Wuji Hand Gesture VAM TI2V-5B 30L OpenWAM V2
This repository contains the newer Wuji hand gesture VAM checkpoint trained on May 20, 2026.
Important identity:
action expert style: OpenWAM
masking variant: v2 masking
not: v3 masking
The checkpoint was trained with the Wan2.2-TI2V-5B video backbone plus a 30-layer ActionMoT stream. It is a joint checkpoint: the .safetensors file contains both fine-tuned video DiT weights and action_dit.* action-stream weights.
Given a human reference gesture video, a current robot-view anchor frame, a text prompt, and the current robot proprioceptive state, the model jointly predicts:
- a short robot-view target video rollout, and
- a sequence of 20-D robot action targets.
Files
Expected model files in this repo:
step-10000.safetensors # final checkpoint, trained for 10k steps
model_config.json # architecture and preprocessing contract
training_config.yaml # W&B training config snapshot
training_log_node0.txt # training log snapshot
README.md # this model card
Checkpoint SHA256:
a27d4c977c9fb1978bf40f313143c3f185edad794f7458a67211a43da5f16105
Checkpoint size:
12041754617 bytes
The Wan2.2-TI2V-5B base model is not included. You need it separately under:
models/Wan-AI/Wan2.2-TI2V-5B/
with these files:
diffusion_pytorch_model-00001-of-00003.safetensors
diffusion_pytorch_model-00002-of-00003.safetensors
diffusion_pytorch_model-00003-of-00003.safetensors
models_t5_umt5-xxl-enc-bf16.pth
Wan2.2_VAE.pth
google/umt5-xxl/
Training Setup
Final run:
run directory: src/vam/models/train/wuji_hand_gesture_vam_ti2v5b_30L_openwam_fastwam_warmstart
checkpoint: step-10000.safetensors
wandb run name: wuji_hand_gesture_vam_ti2v5b_30L_mask_v2_openwam_0520_1708
wandb run: https://wandb.ai/wuji-tech/wuji_hand_gesture/runs/toehxouy
max steps: 10000
backbone: Wan2.2-TI2V-5B
trainable: video DiT + ActionMoT
action expert: OpenWAM
mask variant: v2
full ref flag: bridge_exclude_full_ref=true in the run config
action_dim: 20
proprio_dim: 20
resolution: 256 x 256
The ActionMoT stream was initialized from:
src/vam/models/pretrained/ActionMoT_openwam_linear_interp_Wan22_alphascale_1024hdim.pt
Final validation sample logged during training:
val loss: 0.569243
loss_video: 0.090544
loss_action: 0.478699
action_MSE: 0.025611
action_MAE: 0.110880
video_MSE: 57.30
PSNR: 31.48
SSIM: 0.9654
LPIPS: 0.0169
Training dataset summary from the log:
train episodes: 227
val episodes: 25
train labels: eight, four, one, seven, six, ten, three, two
val labels: eight, one, seven, six, ten, three
The validation split is not label-balanced because it does not include four or two.
Masking Strategy
The active joint self-attention sequence layout is:
[ref_video | first_frame | gen_video | action]

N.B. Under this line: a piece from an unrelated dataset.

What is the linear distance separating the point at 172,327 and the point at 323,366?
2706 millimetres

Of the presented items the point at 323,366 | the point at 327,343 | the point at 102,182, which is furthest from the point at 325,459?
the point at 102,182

This checkpoint uses mask_variant=v2. Its attention visibility is:
ref_video -> ref_video
first_frame -> ref_video + first_frame
gen_video -> ref_video + first_frame + gen_video
action -> ref_video + first_frame + gen_video + action
So v2 prevents the generated video tokens from attending to action tokens. It does not prevent action tokens from attending to generated video tokens.
Do not treat this checkpoint as v3 masking. In v3, action would not attend to generated video tokens. That is not the mask used here.
The run config includes bridge_exclude_full_ref=true. For this OpenWAM/ActionMoT MoT path, the operative mask is the mask_variant=v2 joint self-attention above; the bridge flag is recorded for provenance and legacy bridge compatibility, but it is not the v2/v3 distinction.
Important Shape Contract
Do not confuse the raw action window length with the video frame count.
Training used:
raw action window length: 49 frames
action horizon: 48 actions
action_video_freq_ratio: 4
target video frames: 13 frames, sampled at raw indices [0, 4, 8, ..., 48]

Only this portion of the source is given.